EXCERPTED PASSAGE:
- Opening Delimiter -

# AWESOME: Aligning Word Embedding Spaces of Multilingual Encoders

In [124]:
# %pip install transformers==3.1.0
import torch
import transformers
import itertools
from word_alignment_visualization import show_word_alignments
from IPython.display import display
import spacy
import spacy_alignments as tokenizations
import os

In [134]:
model = transformers.BertModel.from_pretrained('bert-base-multilingual-cased')
tokenizer = transformers.BertTokenizer.from_pretrained('bert-base-multilingual-cased')
device = torch.device("cuda" if torch.cuda.is_available() else "cpu")
model = model.to(device)



In [121]:
spacy.prefer_gpu()
nlp_en = spacy.load("en_core_web_sm")

## Import and tokenize texts

In [129]:
%cd /workspace/novel-tongue/notebooks/aligned_texts

/workspace/novel-tongue/notebooks/aligned_texts


In [135]:
src_sents = []
tgt_sents = []
with open(f"c1_aligned.txt", "r") as f:
    c1 = f.read()

    lines = c1.splitlines()
    for i in range(0, len(lines), 3):
        src_sents.append(lines[i])
        tgt_sents.append(lines[i+1])

In [136]:
src_tokenized_sents = []
tgt_tokenized_sents = []
for src_text, tgt_text in zip(src_sents, tgt_sents):

    # Tokenize the texts to get tokens directly
    src_tokens = tokenizer.tokenize(src_text)
    tgt_tokens = tokenizer.tokenize(tgt_text)

    src_tokenized_sents.append(src_tokens)
    tgt_tokenized_sents.append(tgt_tokens)

print(src_tokenized_sents)
print(tgt_tokenized_sents)

[['All', 'in', 'the', 'golden', 'afternoon'], ['Full', 'leis', '##ure', '##ly', 'we', 'gli', '##de', ';', 'For', 'both', 'our', 'oa', '##rs', ',', 'with', 'little', 'skill', ','], ['By', 'little', 'arms', 'are', 'pl', '##ied', ',', 'While', 'little', 'hands', 'make', 'vain', 'pret', '##ence'], ['Our', 'wa', '##ndering', '##s', 'to', 'guide', '.'], ['Ah', ',', 'cruel', 'Three', '!'], ['In', 'such', 'an', 'hour', '.', 'Ben', '##eath', 'such', 'dream', '##y', 'weather', '.'], ['To', 'be', '##g', 'a', 'tale', 'of', 'br', '##eath', 'too', 'weak'], ['To', 'st', '##ir', 'the', 'tin', '##iest', 'feat', '##her', '!'], ['Yet', 'what', 'can', 'one', 'poor', 'voice', 'av', '##ail'], ['Against', 'three', 'tongue', '##s', 'together', '?'], ['Imperio', '##us', 'Prima', 'flash', '##es', 'forth', 'Her', 'edi', '##ct', '"', 'to', 'begin', 'it', '"', '[UNK]'], ['In', 'gent', '##ler', 'tone', 'Sec', '##unda', 'hopes'], ['"', 'There', 'will', 'he', 'non', '##sens', '##e', 'in', 'it', '!', '"', '[UNK]'], ['

## Run the model and print the resulting alignments.

- Closing Delimiter -

DATASET CONTENT:
- Opening Delimiter -

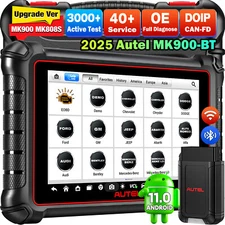 2025 Autel MaxiCOM MK900BT Pro ALL System Diagnostic Scanner Tool Active Tests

- Closing Delimiter -

QUESTIONS:
1 - Which pretrained model and tokenizer does the AWESOME word-alignment notebook load?
2 - Proceed with the AWESOME word-alignment notebook, picking up after its final heading about running the model and printing the alignments.

ANSWERS TO THE PROBLEMS:
1 - It loads 'bert-base-multilingual-cased' for both the model and the tokenizer.

2 -
In [None]:
word_alignments = []

for sent_src, sent_tgt in zip(src_tokenized_sents, tgt_tokenized_sents):

  # pre-processing
  # sent_src, sent_tgt = src.strip().split(), tgt.strip().split()
  token_src, token_tgt = [tokenizer.tokenize(word) for word in sent_src], [tokenizer.tokenize(word) for word in sent_tgt]
  wid_src, wid_tgt = [tokenizer.convert_tokens_to_ids(x) for x in token_src], [tokenizer.convert_tokens_to_ids(x) for x in token_tgt]
  ids_src, ids_tgt = tokenizer.prepare_for_model(list(itertools.chain(*wid_src)), return_tensors='pt', model_max_length=tokenizer.model_max_length, truncation=True)['input_ids'], tokenizer.prepare_for_model(list(itertools.chain(*wid_tgt)), return_tensors='pt', truncation=True, model_max_length=tokenizer.model_max_length)['input_ids']

  ids_src = ids_src.to(device)
  ids_tgt = ids_tgt.to(device)

  sub2word_map_src = []
  for i, word_list in enumerate(token_src):
    sub2word_map_src += [i for x in word_list]
  sub2word_map_tgt = []
  for i, word_list in enumerate(token_tgt):
    sub2word_map_tgt += [i for x in word_list]

  # alignment
  align_layer = 8
  threshold = 1e-8
  model.eval()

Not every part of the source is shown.